Re: Some ideas for long-term Flink-related research and implementation projects

Henry Saputra
In reply to this post by Kostas Tzoumas
I am interested to see how Flink integrate with Apache Tez. Anyone has
any reference or JIRA or any doc to see how far the ongoing effort
been going?


Thanks,

- Henry

On Fri, Jun 20, 2014 at 9:25 AM, Kostas Tzoumas
<[hidden email]> wrote:

> Hi Folks,
>
> After talking with Stephan, Fabian, Robert, and Ufuk, we gathered a few
> project ideas that people have been throwing around. These do not
> immediately classify as issues as they are major extensions of Flink (some
> might classify as completely different projects). These would make nice
> standalone implementation projects, for example for University theses. Some
> of them also require research and architecture work.
>
> The relevance to this mailing list is that perhaps someone is interested in
> picking up such a project.
>
> Here is the idea dump:
>
> ---------------
>
> Domain-specific language for graph processing: Create a GraphDataSet that
> abstracts away the internal representation of a graph and operations on the
> GraphDataSet. The project involves gathering requirements for graph
> processing functionality, architecting the DSL, implementation, and
> possible work on optimizing the operations when a graph operation can be
> mapped to different DataSet to DataSet transformations.
>
> Distributed mutable state: Currently delta iterations use internally a hash
> index to store the state of the iteration, and they invoke index merging
> functionality. One idea would be to surface an operator (with care) to the
> APIs that essentially allows mutable state manipulations. Another idea
> would be to implement something along the lines of a parameter server and
> make such functionality accessible to the APIs.

========================

● **PROBLEMS**:
A) How would you translate this sentence from the Flink thread into Spanish: "The relevance to this mailing list is that perhaps someone is interested in picking up such a project."
B) Will you repeat, word for word, everything in the Flink thread from "Re: Some ideas" down to "been going?"?

● **DATA LINES**:
========================

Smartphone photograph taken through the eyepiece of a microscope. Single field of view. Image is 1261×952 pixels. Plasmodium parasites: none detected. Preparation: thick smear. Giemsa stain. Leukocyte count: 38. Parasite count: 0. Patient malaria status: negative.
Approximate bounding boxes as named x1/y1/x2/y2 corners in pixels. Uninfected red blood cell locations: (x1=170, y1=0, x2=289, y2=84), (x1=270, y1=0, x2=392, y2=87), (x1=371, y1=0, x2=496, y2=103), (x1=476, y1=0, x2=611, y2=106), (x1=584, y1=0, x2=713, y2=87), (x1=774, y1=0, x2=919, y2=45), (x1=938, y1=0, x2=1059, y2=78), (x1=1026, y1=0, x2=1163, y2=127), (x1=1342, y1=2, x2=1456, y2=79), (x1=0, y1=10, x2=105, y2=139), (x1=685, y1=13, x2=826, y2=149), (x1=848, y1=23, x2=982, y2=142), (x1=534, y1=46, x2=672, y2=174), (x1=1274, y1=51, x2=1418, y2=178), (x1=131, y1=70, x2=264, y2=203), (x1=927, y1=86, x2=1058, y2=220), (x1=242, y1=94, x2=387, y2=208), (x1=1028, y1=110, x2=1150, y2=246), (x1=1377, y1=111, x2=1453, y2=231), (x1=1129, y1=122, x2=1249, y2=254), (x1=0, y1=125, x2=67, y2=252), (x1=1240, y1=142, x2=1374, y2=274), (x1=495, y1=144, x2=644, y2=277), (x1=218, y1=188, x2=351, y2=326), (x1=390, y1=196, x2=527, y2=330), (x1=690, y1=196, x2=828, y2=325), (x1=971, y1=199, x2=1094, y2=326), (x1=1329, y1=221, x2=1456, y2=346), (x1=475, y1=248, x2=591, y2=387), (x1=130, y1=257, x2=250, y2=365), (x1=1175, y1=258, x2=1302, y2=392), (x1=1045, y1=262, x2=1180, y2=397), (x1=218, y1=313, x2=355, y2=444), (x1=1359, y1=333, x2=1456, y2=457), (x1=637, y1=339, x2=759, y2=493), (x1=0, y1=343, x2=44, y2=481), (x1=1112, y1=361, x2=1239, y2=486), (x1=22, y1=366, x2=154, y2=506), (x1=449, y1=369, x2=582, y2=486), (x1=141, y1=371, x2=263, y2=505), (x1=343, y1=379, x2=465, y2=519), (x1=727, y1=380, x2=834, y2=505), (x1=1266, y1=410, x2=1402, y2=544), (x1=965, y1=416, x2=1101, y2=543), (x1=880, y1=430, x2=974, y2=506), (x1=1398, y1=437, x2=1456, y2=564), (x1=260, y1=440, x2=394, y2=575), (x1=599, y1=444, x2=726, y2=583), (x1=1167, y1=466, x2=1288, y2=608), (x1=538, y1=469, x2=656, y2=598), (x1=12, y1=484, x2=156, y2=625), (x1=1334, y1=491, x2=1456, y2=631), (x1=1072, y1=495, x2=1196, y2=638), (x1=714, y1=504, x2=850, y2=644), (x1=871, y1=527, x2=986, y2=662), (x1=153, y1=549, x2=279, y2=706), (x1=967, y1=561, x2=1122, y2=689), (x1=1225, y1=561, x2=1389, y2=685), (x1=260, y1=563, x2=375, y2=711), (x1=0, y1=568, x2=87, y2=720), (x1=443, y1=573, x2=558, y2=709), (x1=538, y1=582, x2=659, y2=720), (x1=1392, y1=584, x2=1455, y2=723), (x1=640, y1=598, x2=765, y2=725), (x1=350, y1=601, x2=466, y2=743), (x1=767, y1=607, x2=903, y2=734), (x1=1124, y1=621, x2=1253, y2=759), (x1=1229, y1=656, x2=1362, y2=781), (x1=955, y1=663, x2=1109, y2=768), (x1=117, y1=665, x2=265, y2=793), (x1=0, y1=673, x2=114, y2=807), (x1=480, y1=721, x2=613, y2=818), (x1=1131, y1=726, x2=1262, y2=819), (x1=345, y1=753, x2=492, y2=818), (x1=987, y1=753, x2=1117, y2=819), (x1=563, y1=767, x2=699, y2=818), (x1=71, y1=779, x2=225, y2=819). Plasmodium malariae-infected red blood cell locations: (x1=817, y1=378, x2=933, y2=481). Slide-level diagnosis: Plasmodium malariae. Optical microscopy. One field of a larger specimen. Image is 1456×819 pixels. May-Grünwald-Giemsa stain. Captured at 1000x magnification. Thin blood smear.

========================

● **ANSWERS TO THE TASKS**:
A) La relevancia para esta lista de correo es que quizás alguien esté interesado en asumir un proyecto así.

B)
Re: Some ideas for long-term Flink-related research and implementation projects

Henry Saputra
In reply to this post by Kostas Tzoumas
I am interested to see how Flink integrate with Apache Tez. Anyone has
any reference or JIRA or any doc to see how far the ongoing effort
been going?